Twitter also had initially suspended Mr. Trump from posting on a temporary basis puttting up a 12-hour ban on Trump’s account for “repeated and severe violations of our Civic Integrity policy” after he posted messages repeating lies that the election was stolen. Wednesday night Twitter commented saying his tweets had violated its policies and that further breaches could result in a permanent ban. The social-media company allowed him to resume posting on Thursday, and many critics of the president called on it to take more lasting action.
At the time, Twitter said Trump would be banned permanently if he continued to violate its rules, including those around civic integrity or violent threats. Twitter said in a statement Friday that two new tweets posted since Trump’s initial suspension violated the platform’s rules, prompting the permanent suspension.

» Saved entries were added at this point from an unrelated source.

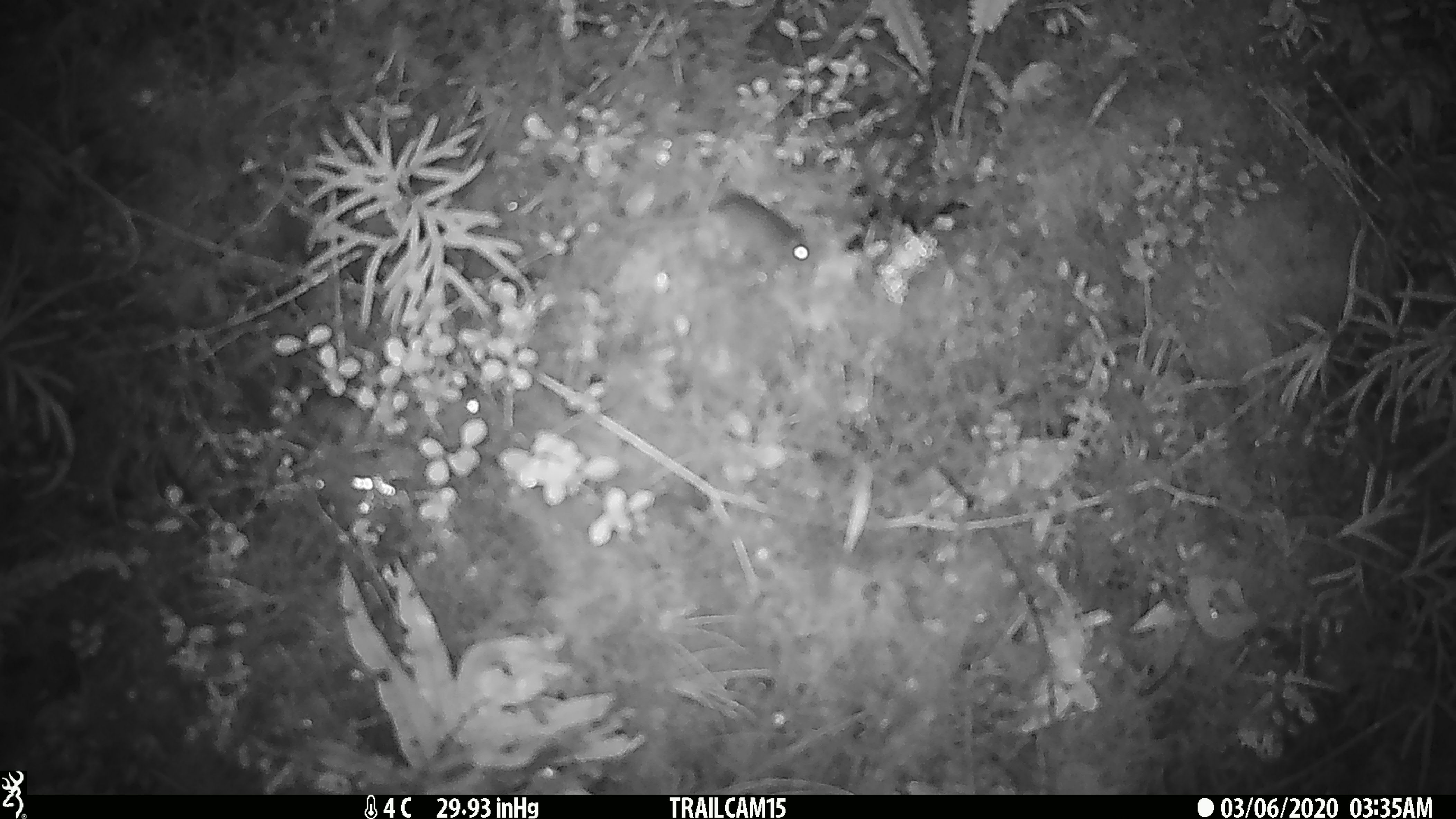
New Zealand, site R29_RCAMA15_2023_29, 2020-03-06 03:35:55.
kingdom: Animalia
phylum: Chordata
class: Mammalia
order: Rodentia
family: Muridae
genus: Mus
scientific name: Mus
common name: mouse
Mouse (Mus).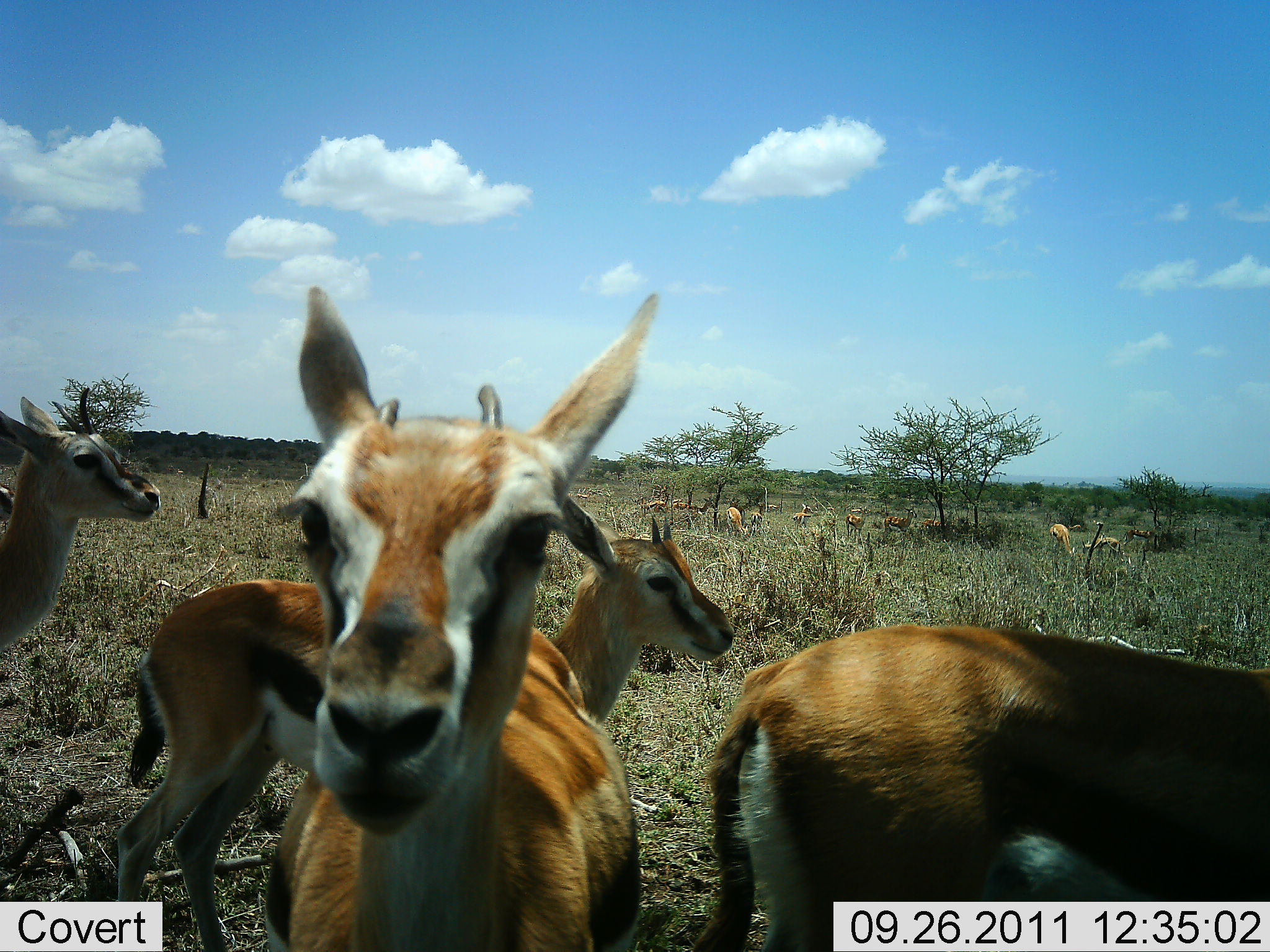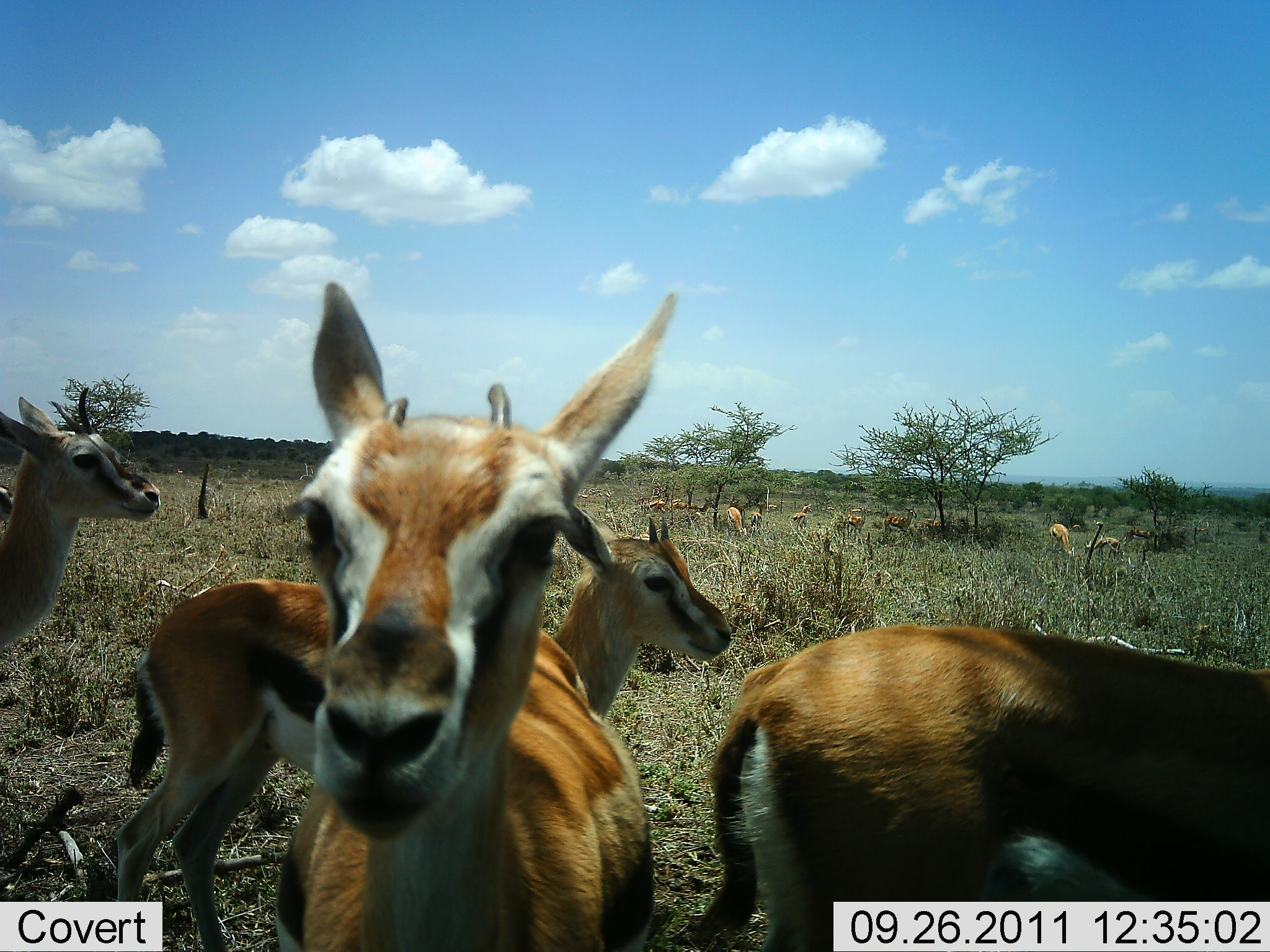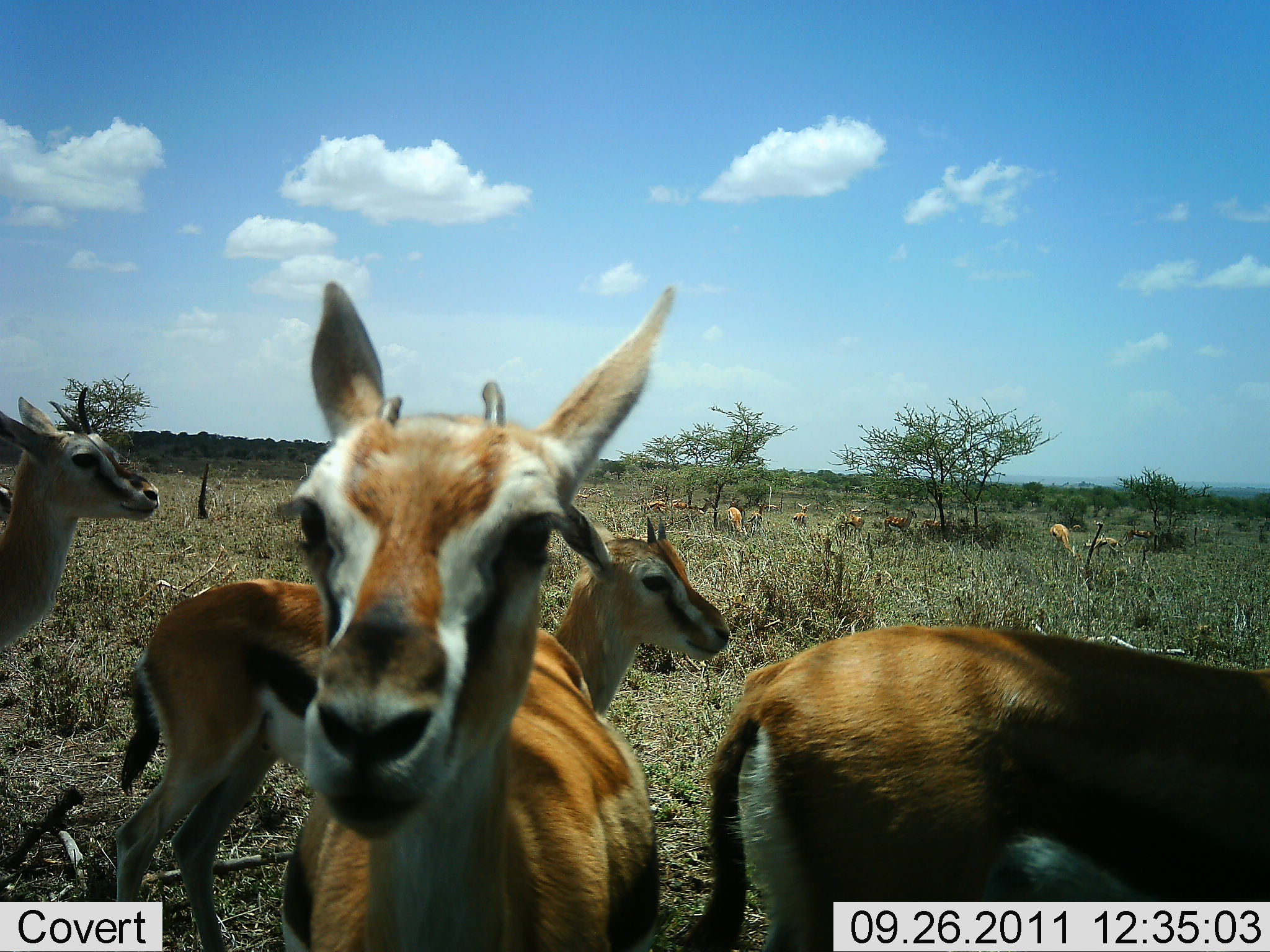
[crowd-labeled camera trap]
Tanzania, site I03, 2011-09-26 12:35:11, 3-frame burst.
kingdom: Animalia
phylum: Chordata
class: Mammalia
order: Artiodactyla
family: Bovidae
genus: Eudorcas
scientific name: Eudorcas thomsonii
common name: thomson's gazelle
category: gazellethomsons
Gazellethomsons (thomson's gazelle) (Eudorcas thomsonii), count 11-50. Behavior (volunteer vote fractions): standing 94%, resting 12%, moving 25%, interacting 0%. Young present (vote fraction): 6%. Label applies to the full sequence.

“Due to the ongoing tensions in the United States, and an uptick in the global conversation in regards to the people who violently stormed the Capitol on January 6, 2021, these two Tweets must be read in the context of broader events in the country and the ways in which the President’s statements can be mobilized by different audiences, including to incite violence, as well as in the context of the pattern of behavior from this account in recent weeks,” Twitter said in its Friday blog.

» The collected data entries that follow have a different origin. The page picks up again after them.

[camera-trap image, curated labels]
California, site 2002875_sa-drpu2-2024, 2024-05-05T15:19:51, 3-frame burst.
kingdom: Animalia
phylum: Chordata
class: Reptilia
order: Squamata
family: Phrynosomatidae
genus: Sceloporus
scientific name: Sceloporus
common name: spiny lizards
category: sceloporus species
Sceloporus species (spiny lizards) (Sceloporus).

Twitter decided the new tweets were “highly likely to encourage and inspire people to replicate the criminal acts” at the Capitol, and shared its reasoning in five parts:
President Trump’s statement that he will not be attending the Inauguration is being received by a number of his supporters as further confirmation that the election was not legitimate and is seen as him disavowing his previous claim made via two Tweets (1, 2) by his Deputy Chief of Staff, Dan Scavino, that there would be an “orderly transition” on January 20th.
The second Tweet may also serve as encouragement to those potentially considering violent acts that the Inauguration would be a “safe” target, as he will not be attending.
The use of the words “American Patriots” to describe some of his supporters is also being interpreted as support for those committing violent acts at the US Capitol.
The mention of his supporters having a “GIANT VOICE long into the future” and that “They will not be disrespected or treated unfairly in any way, shape or form!!!” is being interpreted as further indication that President Trump does not plan to facilitate an “orderly transition” and instead that he plans to continue to support, empower, and shield those who believe he won the election.
Plans for future armed protests have already begun proliferating on and off-Twitter, including a proposed secondary attack on the US Capitol and state capitol buildings on January 17, 2021.
Twitter declined to comment on other Trump-related accounts like @POTUS when questioned. If Trump attempted to circumvent this ban by using a separate account, that account would be permanently suspended “at first detection,” according to Twitter. If a government account, like @POTUS, was used to evade @realDonaldTrump’s ban, Twitter said that it would try to limit the account’s use but would not suspend it unless it was necessary to curb real-world violence.
Earlier Friday, more than 300 Twitter employees signed onto an internal petition calling for Trump to be permanently banned following the January 6th Capitol riots.
“We must examine Twitter’s complicity in what President-Elect Biden has rightly termed insurrection. Those acts jeopardize the wellbeing of the United States, our company, and our employees,” the employees wrote in the letter.
On Thursday, Facebook put an “indefinite” ban on Trump that it said would last at least through Inauguration Day. Facebook CEO Mark Zuckerberg said the risks “are simply too great” to allow Trump continued access after he used the platform to “incite violent insurrection against a democratically elected government.”
The suspension has been a long time coming. For years, Twitter has faced pressure to remove Trump from its platform due to the large megaphone it’s offered him to spread hateful language and lies. The company justified his continued presence on the platform as being in the public interest.